En muchas localidades los ciudadanos tienen que sufrir a estos curas cobardes. Los curas decentes, a veces se tienen que ir porque son amenazados. Las personas de bien debemos denunciar a quienes transmiten desde el púlpito ese veneno, aunque nos dé miedo.
Las serpientes están en todos los ámbitos de nuestra sociedad: las hay en la Iglesia, las hay empleados de bancos, profesores, las hay que ocupan cargos de dirección en empresas y centros educativos, las hay obreros y sindicalistas….Siempre tratan de imponer su tiranía, de sembrar su semilla de odio. Es preciso rebelarse, impedirlo; pero hay que ir con pies de plomo y ser muy consciente de que estas personas pueden ser extremadamente peligrosas.
En muchos aspectos, parecen gente civilizada: muestran sentimientos de compasión, aparentan preocuparse por los desfavorecidos, por el medio ambiente; intentan ser justos……Pero, de alguna forma, el mal ha anidado en ellos. Quien no les apoya, podría pasar rápidamente a ser el enemigo al que hay que exterminar.
Cambiando de tema, alguien preguntaba por qué una persona de su valía estaba en política. Es evidente que nuestro país lo que necesita son políticos como usted, que estén extremadamente pulidos moral e intelectualmente, así que no se entiende la pregunta. Tampoco debe meterse a Cospedal y Rajoi en el mismo saco que a Pajín, Blanco y Aído. Esos dos altos cargos del PP no tienen la altura de usted, es verdad; pero su nivel es infinitamente más alto que el de los tres ministros del PSOE, sobre todo en el caso de Rajoi. En la realidad hay grados, y es importante no confundir las cosas.

**DESCRIPCIÓN DEL EJERCICIO:**
En el fragmento del documento, ¿por qué los curas decentes a veces se tienen que ir?

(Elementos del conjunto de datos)
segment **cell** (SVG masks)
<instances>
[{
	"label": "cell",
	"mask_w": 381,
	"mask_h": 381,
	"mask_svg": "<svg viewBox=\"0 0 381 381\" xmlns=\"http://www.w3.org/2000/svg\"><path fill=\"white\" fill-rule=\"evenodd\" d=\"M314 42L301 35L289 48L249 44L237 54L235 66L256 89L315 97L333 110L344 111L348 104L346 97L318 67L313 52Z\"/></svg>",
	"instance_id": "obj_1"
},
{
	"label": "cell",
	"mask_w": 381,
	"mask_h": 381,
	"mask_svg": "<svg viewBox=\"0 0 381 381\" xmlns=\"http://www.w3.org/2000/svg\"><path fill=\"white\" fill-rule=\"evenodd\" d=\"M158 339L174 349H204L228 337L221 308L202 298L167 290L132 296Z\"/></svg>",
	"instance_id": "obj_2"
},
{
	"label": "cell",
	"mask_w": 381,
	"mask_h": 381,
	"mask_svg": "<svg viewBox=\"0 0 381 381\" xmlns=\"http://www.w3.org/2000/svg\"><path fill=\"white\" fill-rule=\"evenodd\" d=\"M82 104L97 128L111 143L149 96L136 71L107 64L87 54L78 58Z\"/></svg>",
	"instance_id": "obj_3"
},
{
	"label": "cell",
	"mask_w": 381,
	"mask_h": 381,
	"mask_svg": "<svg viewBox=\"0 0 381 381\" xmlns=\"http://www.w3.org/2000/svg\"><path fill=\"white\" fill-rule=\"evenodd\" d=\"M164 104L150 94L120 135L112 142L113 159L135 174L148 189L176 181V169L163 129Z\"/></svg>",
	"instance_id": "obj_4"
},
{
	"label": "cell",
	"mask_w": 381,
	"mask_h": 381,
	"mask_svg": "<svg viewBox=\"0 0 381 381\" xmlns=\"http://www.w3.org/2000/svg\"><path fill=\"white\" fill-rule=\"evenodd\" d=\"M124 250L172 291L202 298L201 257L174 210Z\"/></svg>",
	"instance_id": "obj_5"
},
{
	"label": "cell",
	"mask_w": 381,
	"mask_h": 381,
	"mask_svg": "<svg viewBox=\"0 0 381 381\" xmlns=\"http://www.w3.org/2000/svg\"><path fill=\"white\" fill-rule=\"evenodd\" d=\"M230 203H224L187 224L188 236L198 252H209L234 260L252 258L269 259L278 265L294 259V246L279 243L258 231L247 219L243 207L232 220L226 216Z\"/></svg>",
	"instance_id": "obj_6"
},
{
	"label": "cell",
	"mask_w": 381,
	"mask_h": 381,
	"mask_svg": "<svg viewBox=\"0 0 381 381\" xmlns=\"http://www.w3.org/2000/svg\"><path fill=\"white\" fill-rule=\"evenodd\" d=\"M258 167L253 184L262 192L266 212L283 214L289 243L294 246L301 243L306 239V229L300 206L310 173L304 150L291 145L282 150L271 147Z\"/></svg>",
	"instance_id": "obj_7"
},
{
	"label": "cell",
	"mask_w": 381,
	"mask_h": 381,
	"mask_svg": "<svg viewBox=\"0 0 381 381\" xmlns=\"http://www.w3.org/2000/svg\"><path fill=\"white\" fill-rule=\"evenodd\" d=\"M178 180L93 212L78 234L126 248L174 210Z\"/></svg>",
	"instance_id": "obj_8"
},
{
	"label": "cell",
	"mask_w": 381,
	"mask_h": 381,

**ESPACIO DE RESPUESTA:**
Porque son amenazados.